Using the records that follow, work out how many lines hold the string "background" and provide that number only.

(Short web captions)
-*-*-

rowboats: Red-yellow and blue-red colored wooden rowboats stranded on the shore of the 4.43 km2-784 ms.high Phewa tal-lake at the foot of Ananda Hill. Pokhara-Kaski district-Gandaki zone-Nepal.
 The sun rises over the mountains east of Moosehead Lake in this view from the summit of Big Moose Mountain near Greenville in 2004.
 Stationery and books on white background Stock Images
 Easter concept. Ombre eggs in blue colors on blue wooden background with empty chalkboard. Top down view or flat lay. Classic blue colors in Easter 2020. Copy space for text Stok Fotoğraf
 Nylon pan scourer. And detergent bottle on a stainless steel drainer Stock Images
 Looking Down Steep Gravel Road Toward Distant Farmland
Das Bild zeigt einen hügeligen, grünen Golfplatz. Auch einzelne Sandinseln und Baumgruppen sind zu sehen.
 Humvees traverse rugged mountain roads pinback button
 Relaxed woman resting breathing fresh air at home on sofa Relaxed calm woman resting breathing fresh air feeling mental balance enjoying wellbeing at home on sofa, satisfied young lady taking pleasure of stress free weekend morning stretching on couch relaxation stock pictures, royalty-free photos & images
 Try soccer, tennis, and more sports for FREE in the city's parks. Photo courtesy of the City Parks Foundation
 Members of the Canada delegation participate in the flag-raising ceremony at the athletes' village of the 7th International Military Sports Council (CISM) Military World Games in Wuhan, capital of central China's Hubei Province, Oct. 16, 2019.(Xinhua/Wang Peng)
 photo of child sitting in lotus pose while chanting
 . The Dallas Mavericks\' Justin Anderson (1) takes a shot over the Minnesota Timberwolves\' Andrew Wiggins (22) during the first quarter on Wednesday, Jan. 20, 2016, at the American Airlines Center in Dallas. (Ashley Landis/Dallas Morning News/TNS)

-*-*-

> Output of the exercise
2